Dataset entries:
----

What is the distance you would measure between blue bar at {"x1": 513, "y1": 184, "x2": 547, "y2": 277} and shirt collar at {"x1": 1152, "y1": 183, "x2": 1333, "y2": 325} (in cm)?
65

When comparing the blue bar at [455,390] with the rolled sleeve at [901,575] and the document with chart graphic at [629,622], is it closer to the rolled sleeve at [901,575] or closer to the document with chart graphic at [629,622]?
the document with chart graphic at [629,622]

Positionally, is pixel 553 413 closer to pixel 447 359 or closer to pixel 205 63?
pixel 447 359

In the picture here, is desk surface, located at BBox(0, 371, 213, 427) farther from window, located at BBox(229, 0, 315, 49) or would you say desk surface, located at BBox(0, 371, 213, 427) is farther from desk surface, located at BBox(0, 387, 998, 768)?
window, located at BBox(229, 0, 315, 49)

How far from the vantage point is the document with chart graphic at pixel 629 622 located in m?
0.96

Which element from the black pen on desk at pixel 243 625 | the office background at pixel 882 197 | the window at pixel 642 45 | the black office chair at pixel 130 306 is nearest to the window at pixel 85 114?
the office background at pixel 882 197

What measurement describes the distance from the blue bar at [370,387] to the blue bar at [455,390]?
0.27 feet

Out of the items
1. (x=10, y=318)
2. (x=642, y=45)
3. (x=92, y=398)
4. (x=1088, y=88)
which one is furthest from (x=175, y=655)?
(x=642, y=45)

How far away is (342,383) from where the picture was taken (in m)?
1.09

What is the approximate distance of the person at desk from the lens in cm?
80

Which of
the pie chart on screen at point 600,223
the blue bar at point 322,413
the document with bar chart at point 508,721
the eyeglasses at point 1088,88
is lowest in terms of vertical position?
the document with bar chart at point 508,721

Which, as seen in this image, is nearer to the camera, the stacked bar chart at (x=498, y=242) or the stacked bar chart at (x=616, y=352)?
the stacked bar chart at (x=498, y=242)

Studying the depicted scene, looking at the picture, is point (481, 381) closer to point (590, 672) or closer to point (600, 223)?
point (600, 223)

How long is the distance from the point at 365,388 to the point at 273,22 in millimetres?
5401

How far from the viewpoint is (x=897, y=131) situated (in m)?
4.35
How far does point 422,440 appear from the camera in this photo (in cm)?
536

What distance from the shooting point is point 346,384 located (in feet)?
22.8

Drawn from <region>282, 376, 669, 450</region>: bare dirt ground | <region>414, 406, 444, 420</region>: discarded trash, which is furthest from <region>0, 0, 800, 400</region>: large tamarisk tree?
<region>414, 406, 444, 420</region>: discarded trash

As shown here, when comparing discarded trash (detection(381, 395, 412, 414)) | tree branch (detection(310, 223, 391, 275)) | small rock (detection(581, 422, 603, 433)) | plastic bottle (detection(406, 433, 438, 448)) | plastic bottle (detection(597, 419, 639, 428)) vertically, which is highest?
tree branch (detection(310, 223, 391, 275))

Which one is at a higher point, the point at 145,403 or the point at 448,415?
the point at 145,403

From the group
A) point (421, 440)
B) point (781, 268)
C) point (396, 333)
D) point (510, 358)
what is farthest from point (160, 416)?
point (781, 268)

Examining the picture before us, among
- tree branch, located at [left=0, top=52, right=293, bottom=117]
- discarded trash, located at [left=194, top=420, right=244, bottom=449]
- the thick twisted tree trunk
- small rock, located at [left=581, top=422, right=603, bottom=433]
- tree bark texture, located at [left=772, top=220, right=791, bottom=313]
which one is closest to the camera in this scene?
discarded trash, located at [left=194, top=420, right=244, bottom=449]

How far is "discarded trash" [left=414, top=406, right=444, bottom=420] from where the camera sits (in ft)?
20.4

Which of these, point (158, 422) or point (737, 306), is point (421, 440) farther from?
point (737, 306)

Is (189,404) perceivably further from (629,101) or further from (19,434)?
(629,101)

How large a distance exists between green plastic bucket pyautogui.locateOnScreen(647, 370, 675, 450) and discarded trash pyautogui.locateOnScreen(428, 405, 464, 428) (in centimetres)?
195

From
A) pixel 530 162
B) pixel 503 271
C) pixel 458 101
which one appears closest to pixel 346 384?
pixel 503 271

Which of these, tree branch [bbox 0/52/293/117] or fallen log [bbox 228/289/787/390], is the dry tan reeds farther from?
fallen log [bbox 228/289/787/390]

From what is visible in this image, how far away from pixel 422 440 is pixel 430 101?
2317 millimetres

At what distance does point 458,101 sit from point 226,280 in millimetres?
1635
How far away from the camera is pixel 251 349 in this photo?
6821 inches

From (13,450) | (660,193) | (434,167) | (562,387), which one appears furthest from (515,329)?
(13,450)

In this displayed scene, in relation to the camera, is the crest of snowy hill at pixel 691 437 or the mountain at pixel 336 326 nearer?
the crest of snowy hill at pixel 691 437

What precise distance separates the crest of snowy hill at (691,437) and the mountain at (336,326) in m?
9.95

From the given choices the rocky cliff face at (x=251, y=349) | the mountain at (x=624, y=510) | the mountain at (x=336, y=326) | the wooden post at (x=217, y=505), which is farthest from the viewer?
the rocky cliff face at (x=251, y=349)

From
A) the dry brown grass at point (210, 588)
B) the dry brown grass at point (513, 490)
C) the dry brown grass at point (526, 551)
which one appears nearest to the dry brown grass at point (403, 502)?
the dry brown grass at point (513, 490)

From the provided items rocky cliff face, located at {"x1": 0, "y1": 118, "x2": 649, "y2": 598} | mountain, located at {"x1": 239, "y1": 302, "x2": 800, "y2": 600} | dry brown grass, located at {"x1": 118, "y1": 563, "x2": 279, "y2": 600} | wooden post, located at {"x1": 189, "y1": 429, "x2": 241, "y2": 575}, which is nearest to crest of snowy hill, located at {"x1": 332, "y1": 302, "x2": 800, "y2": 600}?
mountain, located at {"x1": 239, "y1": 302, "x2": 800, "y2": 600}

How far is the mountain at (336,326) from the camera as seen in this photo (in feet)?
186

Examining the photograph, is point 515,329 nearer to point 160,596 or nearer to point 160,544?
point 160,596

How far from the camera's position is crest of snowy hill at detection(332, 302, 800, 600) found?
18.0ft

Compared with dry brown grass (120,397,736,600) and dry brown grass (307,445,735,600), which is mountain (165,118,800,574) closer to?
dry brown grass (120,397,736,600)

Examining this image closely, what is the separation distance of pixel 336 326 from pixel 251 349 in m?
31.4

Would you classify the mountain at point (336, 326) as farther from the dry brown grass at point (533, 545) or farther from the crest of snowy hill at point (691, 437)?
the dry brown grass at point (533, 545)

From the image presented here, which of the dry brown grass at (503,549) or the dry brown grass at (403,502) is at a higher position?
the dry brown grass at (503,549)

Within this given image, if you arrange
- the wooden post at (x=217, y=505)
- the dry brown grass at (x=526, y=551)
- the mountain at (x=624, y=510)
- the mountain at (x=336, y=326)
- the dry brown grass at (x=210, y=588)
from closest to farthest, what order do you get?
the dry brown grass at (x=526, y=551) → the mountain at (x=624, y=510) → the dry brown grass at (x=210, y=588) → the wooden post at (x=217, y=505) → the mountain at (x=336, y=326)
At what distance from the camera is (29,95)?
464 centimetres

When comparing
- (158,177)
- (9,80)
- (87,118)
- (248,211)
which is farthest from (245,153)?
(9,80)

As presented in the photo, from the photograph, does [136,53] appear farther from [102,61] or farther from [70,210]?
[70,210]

----

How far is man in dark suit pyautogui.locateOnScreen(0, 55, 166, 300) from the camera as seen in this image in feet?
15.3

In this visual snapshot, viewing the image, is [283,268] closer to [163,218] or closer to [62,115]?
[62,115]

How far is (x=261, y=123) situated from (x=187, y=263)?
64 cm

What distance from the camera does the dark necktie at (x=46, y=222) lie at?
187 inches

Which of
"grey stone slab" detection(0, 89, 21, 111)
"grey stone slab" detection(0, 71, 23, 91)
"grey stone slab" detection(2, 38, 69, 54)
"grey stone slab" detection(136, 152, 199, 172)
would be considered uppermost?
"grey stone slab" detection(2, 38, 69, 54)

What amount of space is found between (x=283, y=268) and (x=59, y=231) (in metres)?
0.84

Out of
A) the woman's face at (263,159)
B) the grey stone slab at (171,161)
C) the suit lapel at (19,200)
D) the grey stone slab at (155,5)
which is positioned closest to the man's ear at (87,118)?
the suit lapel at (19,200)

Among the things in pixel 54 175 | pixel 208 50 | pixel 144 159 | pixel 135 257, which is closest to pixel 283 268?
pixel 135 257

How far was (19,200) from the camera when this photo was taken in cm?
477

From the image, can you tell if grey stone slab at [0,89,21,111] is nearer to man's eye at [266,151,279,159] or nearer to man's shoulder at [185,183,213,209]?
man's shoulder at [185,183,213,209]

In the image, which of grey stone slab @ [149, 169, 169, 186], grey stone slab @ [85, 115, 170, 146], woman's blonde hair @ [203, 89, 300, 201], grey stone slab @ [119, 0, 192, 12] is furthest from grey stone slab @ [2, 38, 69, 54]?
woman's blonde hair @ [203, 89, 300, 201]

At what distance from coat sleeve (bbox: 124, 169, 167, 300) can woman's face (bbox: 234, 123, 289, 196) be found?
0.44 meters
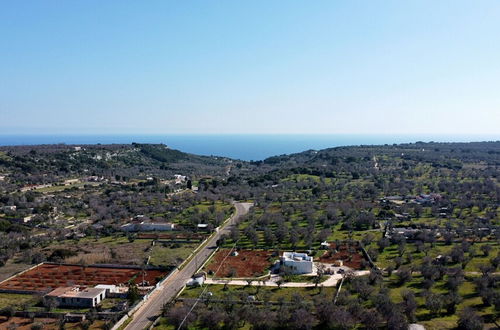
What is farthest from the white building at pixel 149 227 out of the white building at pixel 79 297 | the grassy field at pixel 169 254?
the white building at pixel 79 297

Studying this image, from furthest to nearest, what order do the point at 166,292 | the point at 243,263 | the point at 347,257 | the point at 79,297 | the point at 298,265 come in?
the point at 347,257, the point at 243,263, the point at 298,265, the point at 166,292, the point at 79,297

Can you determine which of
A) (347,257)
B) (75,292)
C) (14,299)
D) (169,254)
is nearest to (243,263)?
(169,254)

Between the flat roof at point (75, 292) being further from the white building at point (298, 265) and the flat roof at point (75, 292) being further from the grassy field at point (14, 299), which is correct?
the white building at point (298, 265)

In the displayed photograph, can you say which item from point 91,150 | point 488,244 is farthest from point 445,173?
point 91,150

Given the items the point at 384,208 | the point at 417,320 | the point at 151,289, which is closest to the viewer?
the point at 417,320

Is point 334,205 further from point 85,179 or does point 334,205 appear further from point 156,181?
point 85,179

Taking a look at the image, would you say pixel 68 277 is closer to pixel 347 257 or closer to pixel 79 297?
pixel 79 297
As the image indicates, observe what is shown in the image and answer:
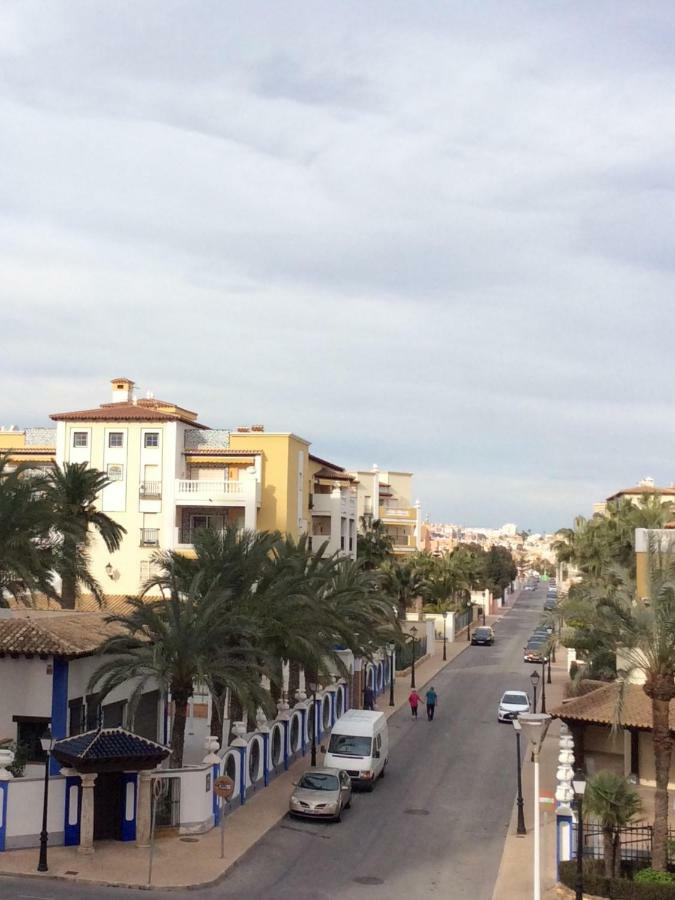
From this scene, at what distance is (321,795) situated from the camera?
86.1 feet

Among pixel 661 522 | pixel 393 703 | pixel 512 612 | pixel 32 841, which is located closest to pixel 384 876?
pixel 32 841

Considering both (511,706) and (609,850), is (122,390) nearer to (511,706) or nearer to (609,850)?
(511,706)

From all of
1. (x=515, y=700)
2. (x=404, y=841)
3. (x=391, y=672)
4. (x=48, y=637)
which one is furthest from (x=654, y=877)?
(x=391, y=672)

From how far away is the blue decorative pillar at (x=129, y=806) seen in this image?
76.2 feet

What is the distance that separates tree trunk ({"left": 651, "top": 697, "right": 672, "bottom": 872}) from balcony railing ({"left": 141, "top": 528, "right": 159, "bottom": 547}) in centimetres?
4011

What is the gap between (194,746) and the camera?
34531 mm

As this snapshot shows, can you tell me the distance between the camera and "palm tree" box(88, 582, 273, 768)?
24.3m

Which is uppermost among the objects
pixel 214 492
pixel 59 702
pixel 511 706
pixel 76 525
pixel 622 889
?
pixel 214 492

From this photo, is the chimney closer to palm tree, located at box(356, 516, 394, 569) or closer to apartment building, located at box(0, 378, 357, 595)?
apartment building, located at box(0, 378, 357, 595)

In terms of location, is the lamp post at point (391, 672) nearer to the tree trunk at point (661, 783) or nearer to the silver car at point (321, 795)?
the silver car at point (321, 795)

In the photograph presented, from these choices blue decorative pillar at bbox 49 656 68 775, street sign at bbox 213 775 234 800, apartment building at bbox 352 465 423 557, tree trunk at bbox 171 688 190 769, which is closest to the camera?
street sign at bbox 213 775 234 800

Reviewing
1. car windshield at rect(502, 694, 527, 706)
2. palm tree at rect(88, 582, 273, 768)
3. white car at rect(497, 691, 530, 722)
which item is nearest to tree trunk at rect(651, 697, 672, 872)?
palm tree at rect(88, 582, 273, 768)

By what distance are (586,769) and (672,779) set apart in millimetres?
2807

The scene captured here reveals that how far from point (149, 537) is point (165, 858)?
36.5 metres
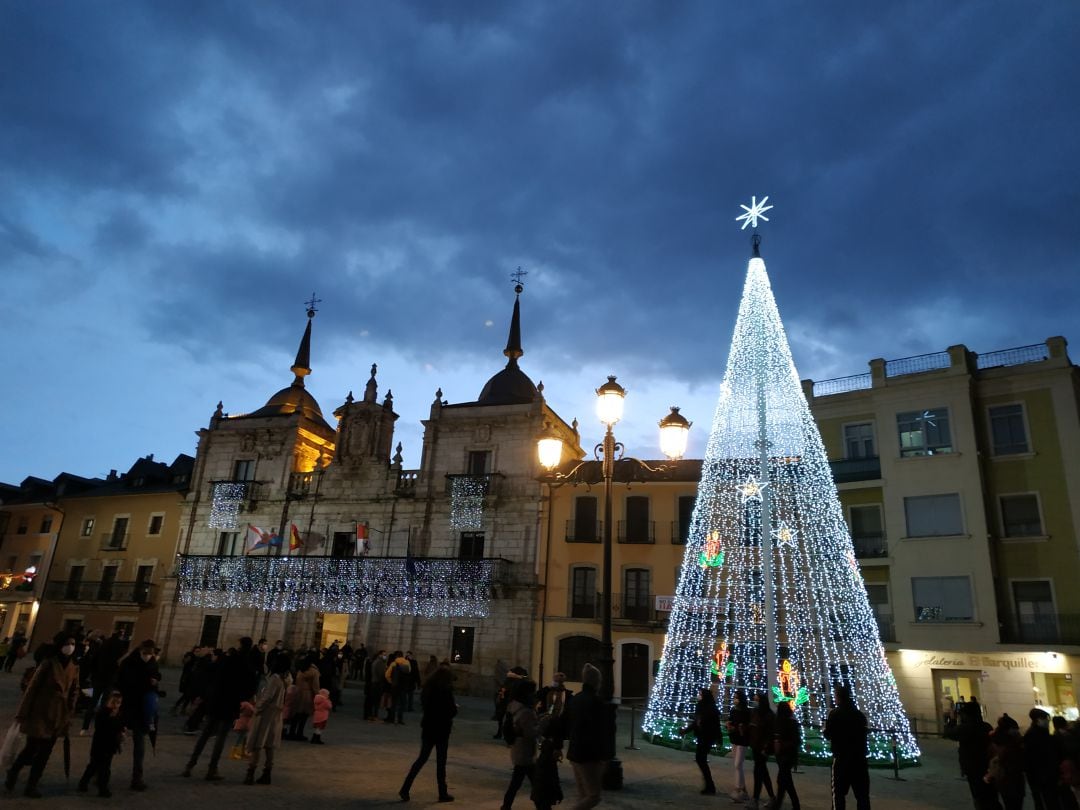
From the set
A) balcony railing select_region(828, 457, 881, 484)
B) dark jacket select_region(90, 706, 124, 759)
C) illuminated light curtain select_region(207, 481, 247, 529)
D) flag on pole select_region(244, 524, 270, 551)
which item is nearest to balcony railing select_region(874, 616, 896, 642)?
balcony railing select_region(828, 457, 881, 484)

----

THE PROBLEM = Pull out every line of the material above that contains the string "scene".

ANSWER TO THE EXERCISE =
Studying the depicted scene, looking at the picture, is point (481, 381) closer to point (590, 672) or closer to point (600, 223)?
which one is closest to the camera in this scene?
In this displayed scene, in relation to the camera, is the crest of snowy hill at pixel 691 437 or the mountain at pixel 336 326 nearer?
From this scene, at what distance is (321,795) situated from the camera?
The scene captured here reveals that how far from point (149, 537) is point (165, 858)?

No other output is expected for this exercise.